** OBIETTIVO **
Estrai e ricopia senza alcuna modifica tutte le righe che vanno da quella contenente "Given the choices" giù fino a quella contenente "75.9 inches", entrambe comprese.

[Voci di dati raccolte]
──────────

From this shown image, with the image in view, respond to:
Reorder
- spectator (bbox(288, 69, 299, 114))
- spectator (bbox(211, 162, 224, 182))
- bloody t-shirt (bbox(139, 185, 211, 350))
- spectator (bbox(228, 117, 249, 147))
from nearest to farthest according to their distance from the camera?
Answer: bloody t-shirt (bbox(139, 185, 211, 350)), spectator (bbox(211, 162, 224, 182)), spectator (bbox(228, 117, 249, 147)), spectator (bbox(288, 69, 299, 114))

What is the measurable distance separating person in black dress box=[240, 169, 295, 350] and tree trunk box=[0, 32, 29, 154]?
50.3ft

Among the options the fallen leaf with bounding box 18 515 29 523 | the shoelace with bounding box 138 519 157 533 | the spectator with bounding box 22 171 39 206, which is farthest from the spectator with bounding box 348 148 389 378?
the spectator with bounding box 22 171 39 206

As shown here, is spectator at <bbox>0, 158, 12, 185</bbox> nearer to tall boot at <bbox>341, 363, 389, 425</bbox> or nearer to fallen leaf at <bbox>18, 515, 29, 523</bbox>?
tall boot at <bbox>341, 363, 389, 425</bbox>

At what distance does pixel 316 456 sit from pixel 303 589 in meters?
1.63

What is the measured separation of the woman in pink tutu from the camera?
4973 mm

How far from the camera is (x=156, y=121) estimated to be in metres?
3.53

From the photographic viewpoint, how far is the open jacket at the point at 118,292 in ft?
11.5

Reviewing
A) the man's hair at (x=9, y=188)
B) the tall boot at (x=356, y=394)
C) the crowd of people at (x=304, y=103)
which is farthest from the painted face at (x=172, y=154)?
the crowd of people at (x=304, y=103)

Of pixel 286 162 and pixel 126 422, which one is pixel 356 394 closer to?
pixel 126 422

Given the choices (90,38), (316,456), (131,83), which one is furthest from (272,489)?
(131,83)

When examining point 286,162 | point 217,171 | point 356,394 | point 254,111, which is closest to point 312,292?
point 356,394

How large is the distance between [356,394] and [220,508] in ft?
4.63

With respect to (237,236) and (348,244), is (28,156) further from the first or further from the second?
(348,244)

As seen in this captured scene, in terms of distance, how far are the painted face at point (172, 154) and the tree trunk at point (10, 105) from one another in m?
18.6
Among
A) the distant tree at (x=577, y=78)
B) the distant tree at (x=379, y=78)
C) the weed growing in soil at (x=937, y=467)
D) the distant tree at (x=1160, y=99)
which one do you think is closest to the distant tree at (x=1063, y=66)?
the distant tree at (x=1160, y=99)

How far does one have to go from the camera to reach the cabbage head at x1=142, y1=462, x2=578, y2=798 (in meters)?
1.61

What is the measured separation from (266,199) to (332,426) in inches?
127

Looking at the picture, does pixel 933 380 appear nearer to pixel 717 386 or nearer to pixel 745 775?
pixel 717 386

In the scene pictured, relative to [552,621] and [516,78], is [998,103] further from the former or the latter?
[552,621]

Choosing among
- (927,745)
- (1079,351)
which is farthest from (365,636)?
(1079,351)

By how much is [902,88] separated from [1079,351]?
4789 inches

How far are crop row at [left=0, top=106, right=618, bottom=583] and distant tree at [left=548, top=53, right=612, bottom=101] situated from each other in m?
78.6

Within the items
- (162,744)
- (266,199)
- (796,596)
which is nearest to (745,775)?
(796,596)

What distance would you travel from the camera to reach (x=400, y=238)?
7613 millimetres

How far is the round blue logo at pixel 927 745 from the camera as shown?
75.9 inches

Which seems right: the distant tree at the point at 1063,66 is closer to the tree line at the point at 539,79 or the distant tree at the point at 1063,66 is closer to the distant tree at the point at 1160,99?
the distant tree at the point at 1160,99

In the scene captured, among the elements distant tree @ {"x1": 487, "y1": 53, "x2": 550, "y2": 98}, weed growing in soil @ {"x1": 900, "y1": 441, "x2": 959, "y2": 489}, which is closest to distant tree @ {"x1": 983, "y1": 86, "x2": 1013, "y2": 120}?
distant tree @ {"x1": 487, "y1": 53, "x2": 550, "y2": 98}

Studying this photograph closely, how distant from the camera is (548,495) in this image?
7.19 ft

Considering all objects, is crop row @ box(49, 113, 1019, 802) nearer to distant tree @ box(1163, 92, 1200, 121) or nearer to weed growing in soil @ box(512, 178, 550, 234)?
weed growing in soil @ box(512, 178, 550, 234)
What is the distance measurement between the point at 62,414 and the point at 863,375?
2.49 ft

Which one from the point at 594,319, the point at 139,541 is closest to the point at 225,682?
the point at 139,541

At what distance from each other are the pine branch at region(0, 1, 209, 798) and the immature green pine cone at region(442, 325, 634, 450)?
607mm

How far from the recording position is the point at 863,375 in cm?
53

──────────

** RISPOSTA ALL'ESERCIZIO **
Given the choices (90,38), (316,456), (131,83), which one is furthest from (272,489)?
(131,83)

When examining point 286,162 | point 217,171 | point 356,394 | point 254,111, which is closest to point 312,292?
point 356,394

How large is the distance between [356,394] and [220,508] in ft?
4.63

With respect to (237,236) and (348,244), is (28,156) further from the first or further from the second?
(348,244)

As seen in this captured scene, in terms of distance, how far are the painted face at point (172, 154) and the tree trunk at point (10, 105) from one another in m?
18.6
Among
A) the distant tree at (x=577, y=78)
B) the distant tree at (x=379, y=78)
C) the weed growing in soil at (x=937, y=467)
D) the distant tree at (x=1160, y=99)
which one do you think is closest to the distant tree at (x=1063, y=66)?
the distant tree at (x=1160, y=99)

How far does one have to go from the camera to reach the cabbage head at x1=142, y1=462, x2=578, y2=798 (in meters)?
1.61

What is the measured separation from (266,199) to (332,426) in inches?
127

Looking at the picture, does pixel 933 380 appear nearer to pixel 717 386 or nearer to pixel 745 775?
pixel 717 386

In the scene pictured, relative to [552,621] and [516,78], is [998,103] further from the former or the latter?
[552,621]

Choosing among
- (927,745)
- (1079,351)
which is farthest from (365,636)?
(1079,351)

By how much is [902,88] separated from [1079,351]?
4789 inches

How far are crop row at [left=0, top=106, right=618, bottom=583] and distant tree at [left=548, top=53, right=612, bottom=101] situated from each other in m?
78.6

Within the items
- (162,744)
- (266,199)
- (796,596)
which is nearest to (745,775)?
(796,596)

What distance would you travel from the camera to reach (x=400, y=238)?
7613 millimetres

How far is the round blue logo at pixel 927 745 from the camera as shown?
75.9 inches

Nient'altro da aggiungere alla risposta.